Provided records –
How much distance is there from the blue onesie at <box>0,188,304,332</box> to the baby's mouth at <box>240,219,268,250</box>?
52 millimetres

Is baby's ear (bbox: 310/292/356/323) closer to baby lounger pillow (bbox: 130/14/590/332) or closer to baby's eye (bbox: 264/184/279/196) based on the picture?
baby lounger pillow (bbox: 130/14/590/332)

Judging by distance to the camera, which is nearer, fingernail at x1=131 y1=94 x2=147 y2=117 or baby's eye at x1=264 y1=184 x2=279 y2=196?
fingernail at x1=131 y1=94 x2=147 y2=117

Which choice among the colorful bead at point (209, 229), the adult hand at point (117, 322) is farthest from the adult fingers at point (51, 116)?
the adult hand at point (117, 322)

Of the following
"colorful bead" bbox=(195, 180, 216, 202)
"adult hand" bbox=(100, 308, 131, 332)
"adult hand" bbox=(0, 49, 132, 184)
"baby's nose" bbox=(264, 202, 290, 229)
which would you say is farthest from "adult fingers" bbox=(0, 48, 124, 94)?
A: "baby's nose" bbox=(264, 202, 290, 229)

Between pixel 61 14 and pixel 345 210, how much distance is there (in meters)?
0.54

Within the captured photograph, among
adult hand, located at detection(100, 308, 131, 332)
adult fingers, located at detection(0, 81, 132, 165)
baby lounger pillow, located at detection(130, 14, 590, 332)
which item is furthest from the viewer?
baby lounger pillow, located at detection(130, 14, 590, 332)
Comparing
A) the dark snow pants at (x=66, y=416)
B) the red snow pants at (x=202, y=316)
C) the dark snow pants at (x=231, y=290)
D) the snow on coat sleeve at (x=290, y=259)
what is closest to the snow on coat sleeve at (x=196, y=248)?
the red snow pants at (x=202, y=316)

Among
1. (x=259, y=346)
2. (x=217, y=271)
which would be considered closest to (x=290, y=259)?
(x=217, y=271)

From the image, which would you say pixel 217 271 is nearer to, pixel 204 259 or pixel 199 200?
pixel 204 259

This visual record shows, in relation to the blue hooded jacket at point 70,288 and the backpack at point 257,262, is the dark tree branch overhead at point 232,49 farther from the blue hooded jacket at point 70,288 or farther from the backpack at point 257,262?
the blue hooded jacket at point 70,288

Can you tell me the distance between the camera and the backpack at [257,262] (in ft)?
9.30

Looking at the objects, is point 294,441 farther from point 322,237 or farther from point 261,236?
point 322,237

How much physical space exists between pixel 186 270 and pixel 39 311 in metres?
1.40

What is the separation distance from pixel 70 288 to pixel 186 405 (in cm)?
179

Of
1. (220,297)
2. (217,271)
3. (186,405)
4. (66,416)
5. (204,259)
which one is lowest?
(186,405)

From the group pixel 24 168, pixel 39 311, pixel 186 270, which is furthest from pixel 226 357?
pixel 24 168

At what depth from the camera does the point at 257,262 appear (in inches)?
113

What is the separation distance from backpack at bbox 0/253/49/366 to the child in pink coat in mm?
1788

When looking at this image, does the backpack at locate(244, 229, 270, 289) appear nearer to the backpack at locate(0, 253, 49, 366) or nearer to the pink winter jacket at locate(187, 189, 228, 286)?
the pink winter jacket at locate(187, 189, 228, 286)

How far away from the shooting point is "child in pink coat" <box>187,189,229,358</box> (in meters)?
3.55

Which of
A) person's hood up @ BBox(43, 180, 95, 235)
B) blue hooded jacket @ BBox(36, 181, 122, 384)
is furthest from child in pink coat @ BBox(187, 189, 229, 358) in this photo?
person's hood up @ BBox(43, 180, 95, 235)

Directions for this task – Can you copy out every row above word for word, from the first to the last, leaving nothing out?

Final answer –
How much distance is there from the blue onesie at <box>0,188,304,332</box> to the baby's mouth at <box>240,219,268,250</box>?
52 millimetres

Is baby's ear (bbox: 310/292/356/323) closer to baby lounger pillow (bbox: 130/14/590/332) or closer to baby's eye (bbox: 264/184/279/196) based on the picture?
baby lounger pillow (bbox: 130/14/590/332)

Judging by distance to the camera, which is nearer, fingernail at x1=131 y1=94 x2=147 y2=117 or baby's eye at x1=264 y1=184 x2=279 y2=196?
fingernail at x1=131 y1=94 x2=147 y2=117

Which choice among the colorful bead at point (209, 229), the adult hand at point (117, 322) is farthest from the adult fingers at point (51, 116)?
the adult hand at point (117, 322)

Of the following
"colorful bead" bbox=(195, 180, 216, 202)
"adult hand" bbox=(100, 308, 131, 332)
"adult hand" bbox=(0, 49, 132, 184)
"baby's nose" bbox=(264, 202, 290, 229)
which would you say is farthest from "adult fingers" bbox=(0, 48, 124, 94)?
A: "baby's nose" bbox=(264, 202, 290, 229)

Between pixel 61 14 and pixel 345 210, how much distance is there (in meters)?
0.54

Within the captured photograph, among
adult hand, located at detection(100, 308, 131, 332)
adult fingers, located at detection(0, 81, 132, 165)
baby lounger pillow, located at detection(130, 14, 590, 332)
which item is furthest from the viewer?
baby lounger pillow, located at detection(130, 14, 590, 332)
Comparing
A) the dark snow pants at (x=66, y=416)
B) the red snow pants at (x=202, y=316)
C) the dark snow pants at (x=231, y=290)
D) the snow on coat sleeve at (x=290, y=259)
what is closest to the snow on coat sleeve at (x=196, y=248)?
the red snow pants at (x=202, y=316)

Among
1. (x=259, y=346)
2. (x=217, y=271)
which would be considered closest to (x=290, y=259)?
(x=217, y=271)

From the image, which would you say pixel 217 271 is nearer to, pixel 204 259 or pixel 199 200?
pixel 204 259

This visual record shows, in relation to the blue hooded jacket at point 70,288 and the backpack at point 257,262, is the dark tree branch overhead at point 232,49 farther from the blue hooded jacket at point 70,288 or farther from the backpack at point 257,262?
the blue hooded jacket at point 70,288

Can you tell me the distance between the camera and the backpack at [257,262] (in ft)?
9.30

Looking at the objects, is point 294,441 farther from point 322,237 or farther from point 261,236?
point 322,237

How much physical space exists between pixel 186 270 and pixel 39 311 in metres?
1.40

What is the separation distance from pixel 70 288 to pixel 186 405 (in cm)?
179

Of
1. (220,297)
2. (217,271)
3. (186,405)
4. (66,416)
5. (204,259)
which one is lowest?
(186,405)

From the group pixel 24 168, pixel 39 311, pixel 186 270, which is furthest from pixel 226 357?
pixel 24 168

At what depth from the camera does the point at 257,262 appear (in inches)?
113

What is the separation distance from backpack at bbox 0/253/49/366 to the child in pink coat in mm?
1788

When looking at this image, does the backpack at locate(244, 229, 270, 289) appear nearer to the backpack at locate(0, 253, 49, 366) or nearer to the pink winter jacket at locate(187, 189, 228, 286)?
the pink winter jacket at locate(187, 189, 228, 286)

How far away from the shooting point is "child in pink coat" <box>187,189,229,358</box> (in meters)?
3.55

Which of
A) person's hood up @ BBox(43, 180, 95, 235)
B) blue hooded jacket @ BBox(36, 181, 122, 384)
is furthest from child in pink coat @ BBox(187, 189, 229, 358) in this photo?
person's hood up @ BBox(43, 180, 95, 235)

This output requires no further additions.